L'argumentaire peine à convaincre les oppositions. "Il est inacceptable que le gouvernement se permette de mettre des mesures anticonstitutionnelles en toute connaissance de cause. Là où c'est encore plus gênant, c'est que c'est sur demande du président de la République, garant de l'Etat de droit", dénonce Jérémie Iordanoff, député écologiste et membre de la commission des lois.

"Sciemment, Emmanuel Macron force sa majorité à voter un texte et à mener une négociation sur une base contraire à la Constitution."

Jérémie Iordanoff, député écologiste

à franceinfo

De l'autre côté de l'échiquier politique, les récriminations sont aussi nombreuses, mais de toute autre nature. "La question, c'est le rôle politique que l'exécutif veut faire porter au Conseil constitutionnel", pointe le député LR Ian Boucard. "Il y a aussi un risque pour la vitalité de notre vie démocratique si, à chaque fois que le Parlement vote une loi, le président tente de la détricoter en saisissant le Conseil constitutionnel." Les élus des Républicains défendent une révision de la Constitution pour restreindre l'immigration et éviter ces censures partielles. LR avait ainsi déposé l'an dernier une proposition de révision constitutionnelle afin de permettre à la France de déroger au droit européen en matière d’immigration.

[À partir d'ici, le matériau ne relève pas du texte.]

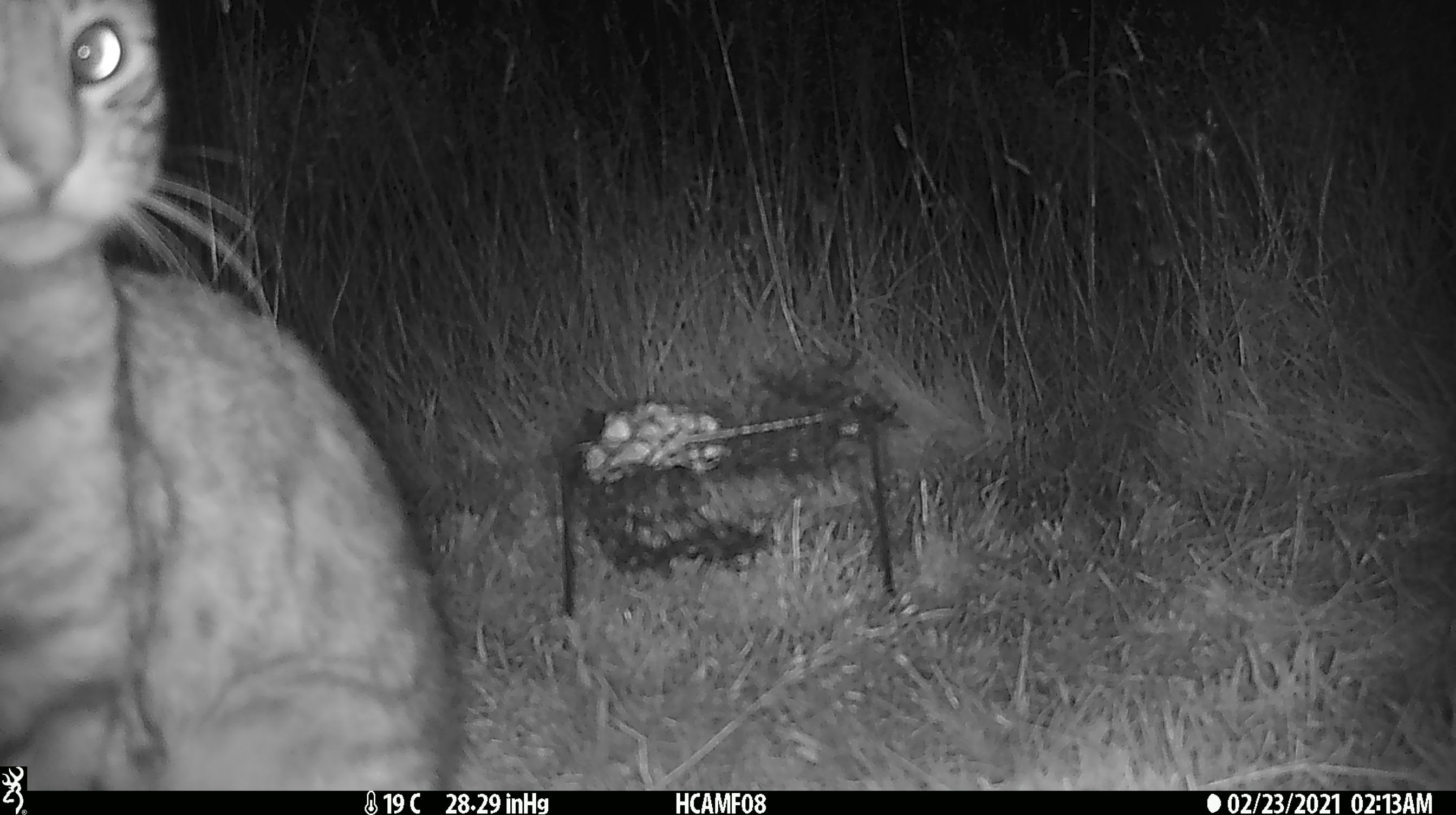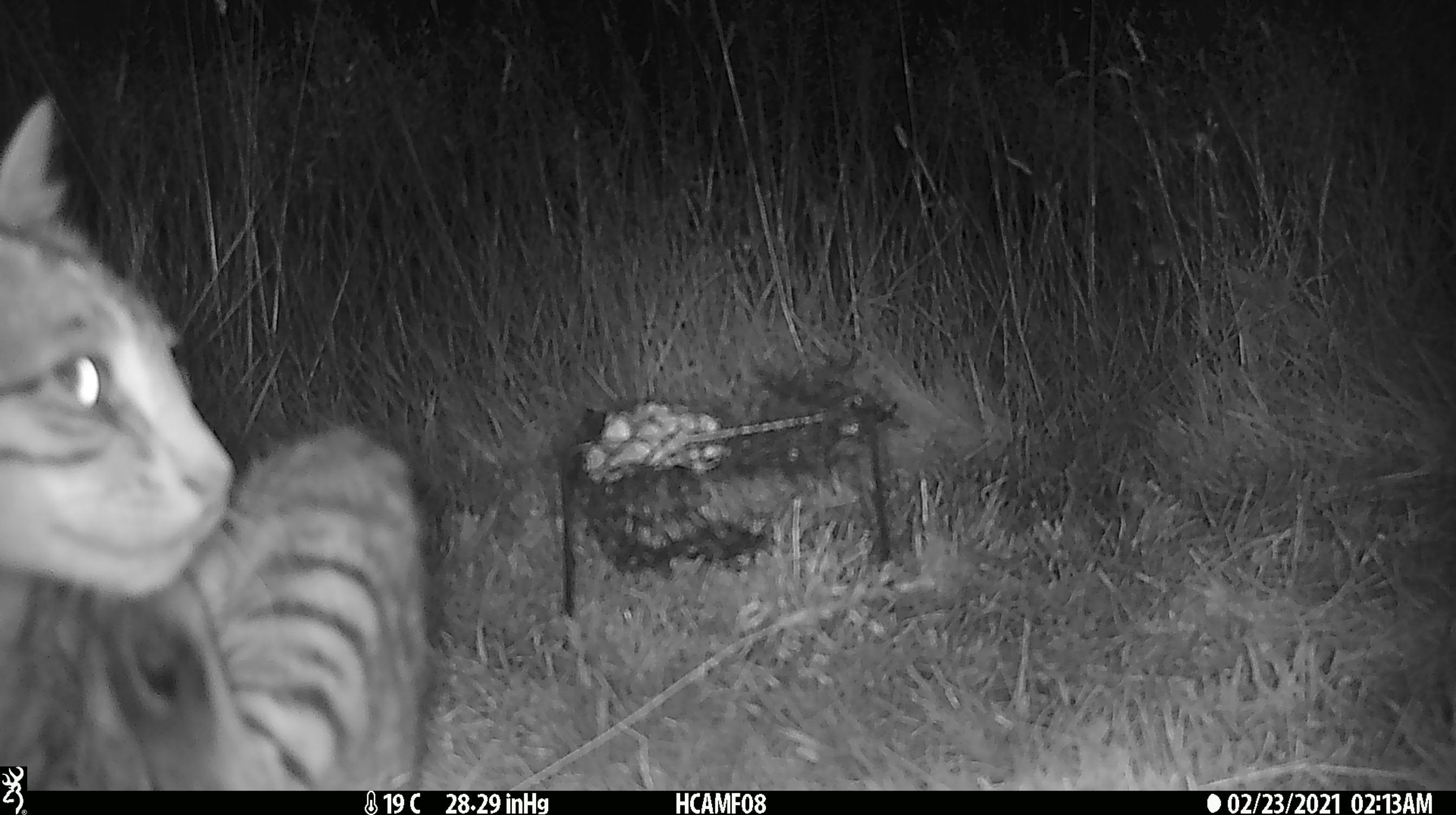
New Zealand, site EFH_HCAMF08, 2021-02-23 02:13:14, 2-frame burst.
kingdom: Animalia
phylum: Chordata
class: Mammalia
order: Carnivora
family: Felidae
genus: Felis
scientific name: Felis catus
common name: domestic cat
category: cat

Du côté du Rassemblement national, il s'agit d'une position défendue de longue date. "On a prévenu qu'on allait voter [la loi immigration], car il y avait des petits pas, mais que sans réforme constitutionnelle, il y aurait un contrôle de constitutionnalité qui mènerait à l'échec", confirme Thomas Ménagé, député RN. "Avec cette stratégie du gouvernement, il y a un vrai risque de déception pour les Français." Chez LR, on s'estime déjà gagnants. "Quoi qu'il arrive, avec le texte qui sortira du Conseil constitutionnel, on sera plus proches de nos positions qu'avec la première mouture du texte, ne serait-ce qu'en raison de la réécriture de l'article 3 [sur les métiers en tension]", pronostique Ian Boucard. "Ensuite, c'est sûr que si trop de dispositions sont censurées, il y a le risque de se retrouver avec une loi inefficace."

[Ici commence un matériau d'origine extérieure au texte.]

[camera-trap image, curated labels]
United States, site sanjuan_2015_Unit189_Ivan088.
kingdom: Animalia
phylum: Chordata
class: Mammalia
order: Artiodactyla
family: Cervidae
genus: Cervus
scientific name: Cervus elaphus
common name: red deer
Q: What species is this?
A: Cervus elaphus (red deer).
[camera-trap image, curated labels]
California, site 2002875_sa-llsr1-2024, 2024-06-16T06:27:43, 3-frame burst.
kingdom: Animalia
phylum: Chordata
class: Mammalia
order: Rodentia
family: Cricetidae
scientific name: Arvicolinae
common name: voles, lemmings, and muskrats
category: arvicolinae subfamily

Dans l'attente de la décision des Sages, la majorité veut se montrer sereine et préfère insister sur la convergence des lignes entre LR et le RN lors de cette séquence immigration. "Il faut démontrer qu'il n'y a aujourd'hui plus qu'une feuille de papier à cigarettes entre les deux", glisse le député Renaissance Ludovic Mendes. Quoi qu'il arrive, la décision du Conseil constitutionnel ne signera pas la fin des débats, puisqu'une éventuelle réforme de l'aide médicale d'Etat, exclue du projet de loi immigration, avait été promise pour le début de l'année par Elisabeth Borne.